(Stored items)
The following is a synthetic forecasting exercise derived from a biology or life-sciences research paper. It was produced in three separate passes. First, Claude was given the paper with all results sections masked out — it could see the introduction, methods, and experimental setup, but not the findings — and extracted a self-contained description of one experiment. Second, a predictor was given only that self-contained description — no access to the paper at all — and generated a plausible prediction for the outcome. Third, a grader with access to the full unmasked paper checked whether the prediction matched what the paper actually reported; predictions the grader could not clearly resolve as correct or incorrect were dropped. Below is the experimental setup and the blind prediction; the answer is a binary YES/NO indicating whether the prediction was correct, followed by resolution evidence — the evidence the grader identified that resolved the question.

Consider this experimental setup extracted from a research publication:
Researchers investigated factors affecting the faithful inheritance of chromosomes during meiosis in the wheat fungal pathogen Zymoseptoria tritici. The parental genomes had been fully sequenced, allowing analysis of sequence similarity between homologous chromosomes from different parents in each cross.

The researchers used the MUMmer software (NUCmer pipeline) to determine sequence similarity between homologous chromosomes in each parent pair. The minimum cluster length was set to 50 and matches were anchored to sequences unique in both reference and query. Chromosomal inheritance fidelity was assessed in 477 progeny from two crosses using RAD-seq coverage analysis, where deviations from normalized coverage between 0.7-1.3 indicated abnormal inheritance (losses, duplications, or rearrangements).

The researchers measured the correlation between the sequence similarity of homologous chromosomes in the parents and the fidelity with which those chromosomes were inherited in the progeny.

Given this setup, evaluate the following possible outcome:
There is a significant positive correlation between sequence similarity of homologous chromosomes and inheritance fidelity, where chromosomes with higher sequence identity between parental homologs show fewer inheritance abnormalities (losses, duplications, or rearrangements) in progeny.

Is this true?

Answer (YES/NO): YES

• Problem statement:
Retype exactly the lines above, from the one with "Given this setup, evaluate" through the one with "Is this true?", inclusive.

• Problem solution:
Given this setup, evaluate the following possible outcome:
There is a significant positive correlation between sequence similarity of homologous chromosomes and inheritance fidelity, where chromosomes with higher sequence identity between parental homologs show fewer inheritance abnormalities (losses, duplications, or rearrangements) in progeny.

Is this true?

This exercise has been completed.